Women In The Black

Tips For Managing Career Breaks


Career breaks have a big impact on your ability to save for retirement. Whether you’re taking a break to have a baby or care for children, taking time to study or a grown up gap year, preparing for the break can save you stress now and thousands of dollars in retirement savings later.

Many people leave their job for a time to travel, volunteer, or most commonly for women, to have a baby and care for children. For women, the current average career break is about five or six years and this time away from work has a huge impact on a woman’s income, and ability to prepare for retirement. The impact is even greater if, when you do return to work, it’s on a casual, part-time, freelance or consulting basis.

The Impact Of Career Breaks

› Women’s super balances ‘flatline’ between the ages of 38–42 and 43–47.

› The average super balance for men in the workforce aged 58–62 years is around $210,000, while the average balance for women is about $95,000. 

› Only a small proportion of retired women live on annual incomes above $50,000 and more than half have annual incomes of less than $30,000.

› 77% of women rely on some form of age pension in retirement. *

* Source: Australian Institute of Superannuation Trustees, Super-Poor But Surviving: Experiences of Australian Women in Retirement, 2011

Dealing With A Drop In Income

Getting your finances under control will give you peace of mind and allow you to relax and enjoy your break from work. When you leave work, the amount of money you have will drop and if you are having a baby, the way you spend money will change. While you’re still working, start your planning by doing a budget – or updating the budget you already have.

Managing Your Super

Generally, when you stop working your employer stops paying super for you. Even if you are not planning a break from work for some time, you should think about covering the future drop in super savings now. Work out what you are going to do about super well in advance of your departure from work, as it may take some time to get everything organised.

If you’re having a baby, there may be a time that you have paid parental leave from your employer (with employer super contributions), but you may have a period of unpaid leave with no super payments made, and if like many women you return to work part-time, the amount of super paid by your employer will be lower.

Here are some ways to keep your super on track when you’re not working:

1. Put a lump sum into your super before you stop work. (You could use all or part of the Baby Bonus, or any paid leave entitlements like long service leave.)

2. If you have a partner, they can help make sure your super does not fall behind by adding to your super for you. This can have tax benefits. They may be able to claim a rebate in their tax return – they can put in up to $3,000 to your super and get a tax rebate of 18% (up to $540) if you earn less than $13,800.

3. You can continue to add to your super yourself – using Bpay or direct debit directly from your account.

4. If you earn less than $48,516 per year, the government may add to the super you put in from your after-tax pay. This is called a co-contribution. For every dollar you contribute, the government puts in 50 cents, up to a maximum of $500.

Protect Your Income 

Before you leave work, check on your insurance cover. You need to make sure you have insurance that will give your family security if you can no longer financially support them.
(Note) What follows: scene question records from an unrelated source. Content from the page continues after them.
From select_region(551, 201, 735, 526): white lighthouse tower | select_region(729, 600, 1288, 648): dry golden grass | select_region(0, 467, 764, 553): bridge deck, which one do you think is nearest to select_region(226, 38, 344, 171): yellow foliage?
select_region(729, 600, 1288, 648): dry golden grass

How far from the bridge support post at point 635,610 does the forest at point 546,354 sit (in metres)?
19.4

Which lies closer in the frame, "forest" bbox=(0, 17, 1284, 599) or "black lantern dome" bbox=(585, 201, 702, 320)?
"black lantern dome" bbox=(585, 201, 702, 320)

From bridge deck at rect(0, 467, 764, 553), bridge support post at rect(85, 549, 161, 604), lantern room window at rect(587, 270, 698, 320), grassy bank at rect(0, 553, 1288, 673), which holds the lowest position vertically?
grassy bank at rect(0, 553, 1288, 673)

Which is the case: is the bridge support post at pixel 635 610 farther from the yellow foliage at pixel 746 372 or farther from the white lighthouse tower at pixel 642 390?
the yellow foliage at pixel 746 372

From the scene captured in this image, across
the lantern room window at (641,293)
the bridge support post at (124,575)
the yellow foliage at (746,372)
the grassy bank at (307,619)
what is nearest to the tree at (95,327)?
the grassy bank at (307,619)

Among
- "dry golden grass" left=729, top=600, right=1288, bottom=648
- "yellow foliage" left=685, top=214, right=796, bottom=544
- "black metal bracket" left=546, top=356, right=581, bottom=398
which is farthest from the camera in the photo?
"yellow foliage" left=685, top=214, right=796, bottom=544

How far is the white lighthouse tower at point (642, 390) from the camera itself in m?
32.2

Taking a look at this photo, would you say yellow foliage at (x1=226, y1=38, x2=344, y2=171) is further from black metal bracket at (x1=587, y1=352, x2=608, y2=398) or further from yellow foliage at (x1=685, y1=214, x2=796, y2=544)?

For example, when most AustralianSuper members go on parental leave or leave without pay, the insurance cover they have will continue for 13 months (as long as they are a member and there is enough money in the account). They don’t need to tell the fund that they are going on leave. Before the 13 months is up, AustralianSuper will write to them if their cover is going to stop and they can choose to continue their death and TPD cover (but not Income Protection cover as they’re not working).

Your partner could also consider taking out Income Protection insurance if they don’t already have it. If you’re taking a break from work, their regular income will become even more important.  If you’re relying on a single income, it would be wise to protect it. You may also want to update your super and insurance beneficiaries.